Application of the Duke’s treadmill score to a rapid access chest pain clinic

Oliver Gosling, Cyrus Daneshvar, Nicholas Bellenger, Matthew Dawes

Abstract

In an observational study, we sought to determine the effect of applying the Duke’s treadmill score on patient assessment and prioritisation to coronary angiography waiting lists within a rapid access chest pain clinic in a UK district general hospital.

After attending the rapid access chest pain clinic, patients requiring subsequent coronary angiography were placed on either an urgent or a routine waiting list. We determined the number of patients subsequently shown to have severe coronary artery disease (left main stem or three-vessel disease) in both waiting lists.
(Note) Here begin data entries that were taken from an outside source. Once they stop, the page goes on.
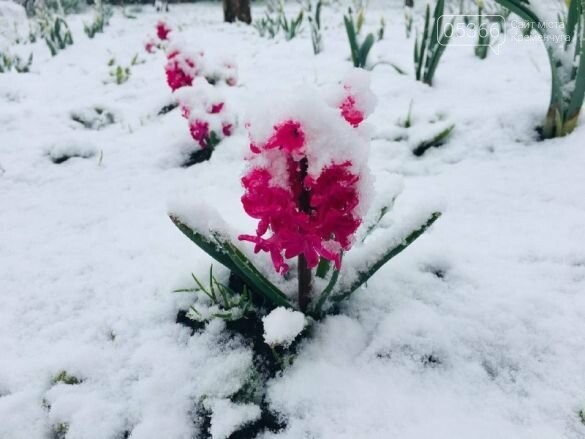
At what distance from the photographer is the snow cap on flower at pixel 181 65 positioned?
2354 millimetres

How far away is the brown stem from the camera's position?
2.81ft

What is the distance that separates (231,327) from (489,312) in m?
0.69

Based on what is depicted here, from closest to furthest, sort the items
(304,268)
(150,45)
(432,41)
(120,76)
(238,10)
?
1. (304,268)
2. (432,41)
3. (120,76)
4. (150,45)
5. (238,10)

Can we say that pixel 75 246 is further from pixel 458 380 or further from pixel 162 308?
pixel 458 380

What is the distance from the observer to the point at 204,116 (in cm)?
210

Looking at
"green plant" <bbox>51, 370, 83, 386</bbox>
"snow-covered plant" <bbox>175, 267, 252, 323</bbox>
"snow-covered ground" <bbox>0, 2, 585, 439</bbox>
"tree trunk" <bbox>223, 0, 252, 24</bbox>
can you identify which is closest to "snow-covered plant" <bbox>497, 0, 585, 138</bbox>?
"snow-covered ground" <bbox>0, 2, 585, 439</bbox>

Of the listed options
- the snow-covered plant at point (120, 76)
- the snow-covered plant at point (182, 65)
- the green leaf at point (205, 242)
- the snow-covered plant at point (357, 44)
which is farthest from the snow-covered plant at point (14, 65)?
the green leaf at point (205, 242)

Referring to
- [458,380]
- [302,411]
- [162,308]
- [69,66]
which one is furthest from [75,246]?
[69,66]

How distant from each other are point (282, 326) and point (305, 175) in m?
0.36

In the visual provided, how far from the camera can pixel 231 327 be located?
3.85 ft

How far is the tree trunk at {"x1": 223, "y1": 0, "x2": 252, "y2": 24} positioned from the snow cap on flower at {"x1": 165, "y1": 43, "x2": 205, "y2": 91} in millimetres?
6011

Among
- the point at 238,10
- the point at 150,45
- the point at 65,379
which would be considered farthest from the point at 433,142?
the point at 238,10

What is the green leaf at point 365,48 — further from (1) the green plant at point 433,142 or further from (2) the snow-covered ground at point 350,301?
(1) the green plant at point 433,142

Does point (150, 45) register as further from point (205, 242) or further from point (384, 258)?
point (384, 258)
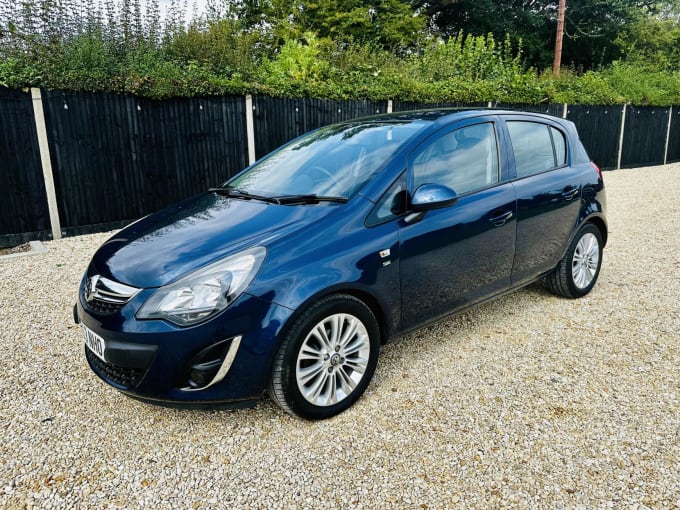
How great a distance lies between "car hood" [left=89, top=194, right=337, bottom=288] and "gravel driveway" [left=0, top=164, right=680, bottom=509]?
863 millimetres

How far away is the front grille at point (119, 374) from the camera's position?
2516 mm

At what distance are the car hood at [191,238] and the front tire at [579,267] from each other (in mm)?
2497

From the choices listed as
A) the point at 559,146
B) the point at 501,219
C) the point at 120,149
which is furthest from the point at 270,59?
the point at 501,219

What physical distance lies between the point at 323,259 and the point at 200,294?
2.12 feet

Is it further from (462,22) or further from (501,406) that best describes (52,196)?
(462,22)

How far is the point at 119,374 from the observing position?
8.56ft

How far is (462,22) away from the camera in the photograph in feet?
94.0

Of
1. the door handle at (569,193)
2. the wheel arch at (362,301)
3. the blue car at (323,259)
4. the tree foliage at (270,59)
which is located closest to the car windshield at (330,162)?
the blue car at (323,259)

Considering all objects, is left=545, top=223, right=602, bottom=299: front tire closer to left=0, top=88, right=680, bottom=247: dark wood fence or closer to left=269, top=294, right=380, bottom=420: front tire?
left=269, top=294, right=380, bottom=420: front tire

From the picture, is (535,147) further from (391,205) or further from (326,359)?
(326,359)

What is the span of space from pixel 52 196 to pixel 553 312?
21.1 ft

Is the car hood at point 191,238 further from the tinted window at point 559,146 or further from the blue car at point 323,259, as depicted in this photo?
the tinted window at point 559,146

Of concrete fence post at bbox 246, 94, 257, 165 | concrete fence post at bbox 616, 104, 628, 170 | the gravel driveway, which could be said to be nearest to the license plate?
the gravel driveway

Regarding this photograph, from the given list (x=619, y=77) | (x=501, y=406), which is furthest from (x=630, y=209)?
(x=619, y=77)
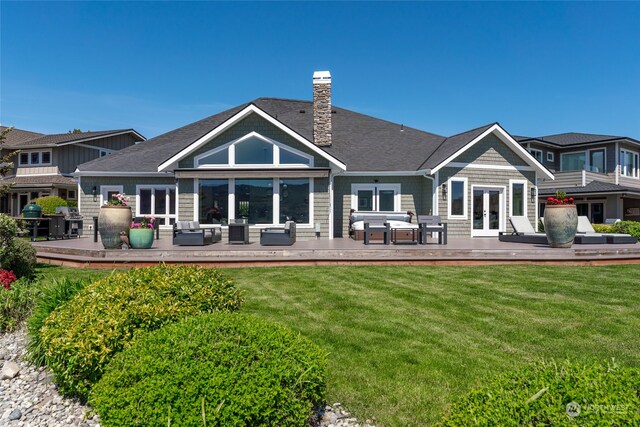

We then assessed the effect of applying the Duke’s treadmill score retrospectively on these patients to produce regraded waiting lists (urgent and routine); these were compared with the actual lists generated clinically.

The actual urgent list had 43/111 (39%) patients with severe disease; the actual routine list had 28/98 (29%) patients with severe disease (p=NS). Application of the Duke’s treadmill score to produce re-graded lists reduced the total number of patients on the urgent list from 111 to 68. Thirty-three of 68 (49%) patients on the Duke’s treadmill score urgent list had severe disease compared to 43/111 (39%) on the actual urgent waiting list. Specificity for allocating patients with severe disease to the urgent waiting list improved from 50% to 75% by application of the Duke’s treadmill score compared with the clinically generated list.

Thus, the Duke’s treadmill score could be used in a rapid access chest pain clinic to prioritise patients objectively for cardiac catheterisation in a resource-limited system.